* _SET OF TASKS_
(a) In the passage on UK sanctions after Brexit, when did the Brexit transition period expire?
(b) Continue the passage on UK sanctions after Brexit from its last sentence.

[Start READING PASSAGE]

When the Brexit transition period expired at 11pm on 31 December 2020, the UK became a fully-fledged ‘autonomous’ sanction regime. Until then, the financial sanctions that applied in the UK were those imposed by the UN and the EU; with the exception of a few domestic asset freezes adopted under rarely invoked domestic counter-terrorist legislation.
From the start of this new era, it has been clear that the UK’s autonomous sanctions will play an integral part of the UK’s foreign policy post-Brexit. In July, the UK adopted a global human rights sanctions regime, ahead of the EU’s adoption of a corresponding regime in December. The UK also beat the EU to the post when it imposed sanctions in response to the violent repression of protests in Belarus, as the EU struggled to secure the unanimity required to adopt country-specific sanctions. More recently, the UK announced the introduction of a new global anti-corruption sanctions regime and the immediate listing or ‘designation’ of a number of individuals. Both regimes are intended to cement the UK’s status on the global arena as a foreign policy force to be reckoned with in its own right; but what does it mean for HNWIs?
Avoiding a breach
Firstly, it is becoming increasingly important for HNWIs, as for everybody else, to be aware of their exposure to financial sanctions and of the consequences of breach. In part, this is because of the sheer volume of financial sanctions in existence today. The adoption of financial sanctions has expanded exponentially since the shift away from country-wide embargoes to targeted ‘smart’ sanctions in the 1990s. There has also been a clear trend towards adopting financial sanctions on grounds relating to the preservation of democratic values, including the rule of law and respect for human rights. There is much debate about the intrinsic value of sanctions as a foreign policy tool, with questions being asked about whether they can ever realistically be expected to achieve their stated objectives. There are also question marks about whether the collateral damage, whether foreseen or not, can ever be justified, such as the adverse impact on the ability to deliver humanitarian assistance. Whatever the merits or demerits, the reality is that sanctions have become the ‘go to’ response for governments worldwide, including the UK.

[End READING PASSAGE]
[Start EXTRACTED ENTRIES]

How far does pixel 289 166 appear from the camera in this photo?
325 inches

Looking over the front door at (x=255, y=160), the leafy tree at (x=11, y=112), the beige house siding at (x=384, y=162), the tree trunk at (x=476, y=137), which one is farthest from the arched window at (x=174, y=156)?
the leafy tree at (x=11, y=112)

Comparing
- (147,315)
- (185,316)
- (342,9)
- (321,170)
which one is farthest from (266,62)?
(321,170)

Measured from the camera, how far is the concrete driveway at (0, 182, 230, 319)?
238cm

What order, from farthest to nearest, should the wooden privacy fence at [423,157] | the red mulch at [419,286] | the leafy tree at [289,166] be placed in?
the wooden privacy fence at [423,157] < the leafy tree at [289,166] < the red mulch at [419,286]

[End EXTRACTED ENTRIES]
[Start EXTRACTED ENTRIES]

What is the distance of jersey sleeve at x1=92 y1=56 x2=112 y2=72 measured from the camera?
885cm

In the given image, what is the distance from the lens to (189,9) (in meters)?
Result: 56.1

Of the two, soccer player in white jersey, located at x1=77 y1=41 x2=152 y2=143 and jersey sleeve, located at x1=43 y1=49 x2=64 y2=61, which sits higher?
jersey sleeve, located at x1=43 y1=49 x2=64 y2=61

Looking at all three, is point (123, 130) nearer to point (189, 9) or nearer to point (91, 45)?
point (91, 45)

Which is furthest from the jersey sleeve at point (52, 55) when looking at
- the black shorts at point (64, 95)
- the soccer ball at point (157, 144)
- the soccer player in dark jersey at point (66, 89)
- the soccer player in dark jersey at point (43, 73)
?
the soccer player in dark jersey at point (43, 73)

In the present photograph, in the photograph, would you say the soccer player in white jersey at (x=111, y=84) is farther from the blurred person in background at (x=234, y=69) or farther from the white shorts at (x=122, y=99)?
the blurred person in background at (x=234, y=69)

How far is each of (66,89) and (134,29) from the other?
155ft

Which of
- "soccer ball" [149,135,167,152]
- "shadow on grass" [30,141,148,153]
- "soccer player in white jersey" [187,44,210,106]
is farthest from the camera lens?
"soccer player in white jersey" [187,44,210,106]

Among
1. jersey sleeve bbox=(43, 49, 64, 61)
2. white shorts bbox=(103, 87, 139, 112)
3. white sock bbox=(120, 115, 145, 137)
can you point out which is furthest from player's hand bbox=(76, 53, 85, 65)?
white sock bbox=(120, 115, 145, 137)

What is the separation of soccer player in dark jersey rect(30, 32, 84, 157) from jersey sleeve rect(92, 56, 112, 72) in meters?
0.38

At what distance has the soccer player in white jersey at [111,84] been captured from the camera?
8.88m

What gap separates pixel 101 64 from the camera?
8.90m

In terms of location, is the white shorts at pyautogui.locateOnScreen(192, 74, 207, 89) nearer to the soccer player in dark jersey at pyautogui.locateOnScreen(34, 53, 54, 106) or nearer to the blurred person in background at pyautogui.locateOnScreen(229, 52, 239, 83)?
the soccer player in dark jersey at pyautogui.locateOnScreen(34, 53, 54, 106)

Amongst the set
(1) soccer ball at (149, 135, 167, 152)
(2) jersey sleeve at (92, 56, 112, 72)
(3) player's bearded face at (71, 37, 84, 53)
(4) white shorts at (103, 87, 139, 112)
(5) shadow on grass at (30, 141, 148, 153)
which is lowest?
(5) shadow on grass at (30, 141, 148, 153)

[End EXTRACTED ENTRIES]
[Start EXTRACTED ENTRIES]

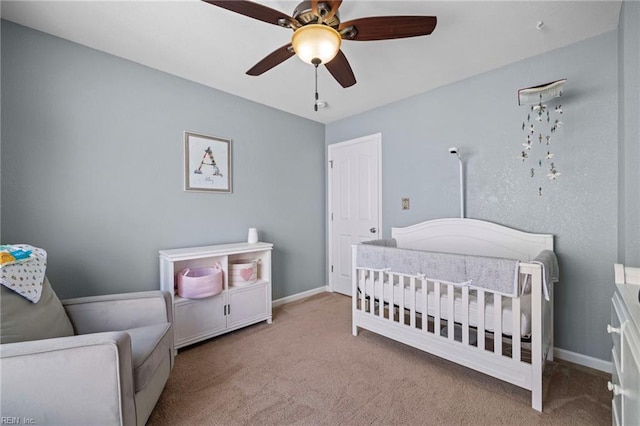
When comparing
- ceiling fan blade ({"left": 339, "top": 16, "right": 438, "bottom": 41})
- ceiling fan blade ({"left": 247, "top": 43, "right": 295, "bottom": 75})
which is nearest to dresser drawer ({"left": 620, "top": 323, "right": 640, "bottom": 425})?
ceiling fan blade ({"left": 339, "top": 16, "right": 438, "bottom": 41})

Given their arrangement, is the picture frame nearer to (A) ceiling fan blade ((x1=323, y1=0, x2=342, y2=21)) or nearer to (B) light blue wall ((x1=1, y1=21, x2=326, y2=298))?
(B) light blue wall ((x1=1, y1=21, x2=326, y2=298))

[End EXTRACTED ENTRIES]

* _ANSWER LIST_
(a) At 11pm on 31 December 2020.

(b)
Financial sanctions are a pervasive feature of day-to-day life
It is also important to understand how financial sanctions operate because of the extent to which they permeate daily life, and the range of otherwise perfectly lawful activities that would either need to be licenced or that are absolutely prohibited. There needs to be no connection to regulated work or any other kind of business activity, as they apply with equal strength in purely private settings and without any ‘de minimis’ value threshold. Often described as a ‘financial death sentence’, the impact of an asset freeze is far more devastating than any conventional court order that you would come across in connection with civil or criminal proceedings. A breach of an asset freeze is a criminal offence and would only have to be proved to the civil standard of proof (on the balance of probabilities) in order to attract a civil monetary penalty in an amount up to £1 million or, if higher, 50% of the value of the breach.
How do you spot a financial sanction?
For a start, there are no clear terms to follow, and no particular property or amount identified like there may be in the case of a court order. Instead, it falls on you as a private individual or entity to identify when, and in respect of what, an asset freeze applies. The opportunities for inadvertent breaches are many, as you will understand when you look at the definition of ‘funds’ and ‘economic resources’ – the former capturing financial assets and benefits of every kind, and the latter “…assets of every kind, whether tangible or intangible, movable or immovable, which are not funds but can be used to obtain funds, goods or services.”
The freeze also extends beyond the sanctioned person’s direct interests to capture anything indirectly owned, held or controlled by them – including, importantly, any legal entities that they may own or control, which will not be spelled out anywhere and falls to be ascertained by due diligence on the ownership and control structure. This concepts of ownership and control have specific definitions for this purpose, with ownership satisfied by a majority interest. The concept of control has an even broader scope, and under the UK’s autonomous sanctions regime extends to any circumstances in which it would be reasonable to expect that an entity’s affairs are conducted in accordance with someone’s wishes.
Finally, the ‘freeze’ is forward-looking. It also prevents any funds or ‘economic resources’ being made available to the sanctioned person, whether directly or indirectly. In short, financial sanctions prohibit everything with anything.
How do I breach financial sanctions?
Where you have inadvertently dealt with a sanctioned person, the question is unlikely to be whether the asset freeze is engaged. Instead, it will be whether you knew, or had reasonable cause to suspect, that you were dealing with a sanctioned person. This is an easy answer where you are sitting on information but fail to consult it – such as a copy of someone’s passport, which would let you clearly link someone to a corresponding entry on the Consolidated List. This example of a simple failure to consult information already in one’s possession was precisely what led to the first two civil monetary penalties ever imposed by the UK’s Office of Financial Sanctions Implementation (OFSI). Beyond these relatively clear-cut examples, it is less obvious when there will be reasonable cause to suspect, particularly as there is no freestanding legal obligation to conduct sanctions-specific due diligence beyond the extent to which it is subsumed under AML/CTF or related regulatory obligations to prevent financial crime.
Preventative due diligence to avoid breach
Sanctions lists are publicly available, but you need to know where to look – in addition to HM Treasury’s Consolidated List of Financial Sanctions Targets in the UK, there is now the more comprehensive UK Sanctions List maintained by the Foreign, Commonwealth and Development Office. Importantly, there is also a separate list of a number of Russian state-owned entities that are subject to less debilitating capital market restrictions as compared to a full asset freeze.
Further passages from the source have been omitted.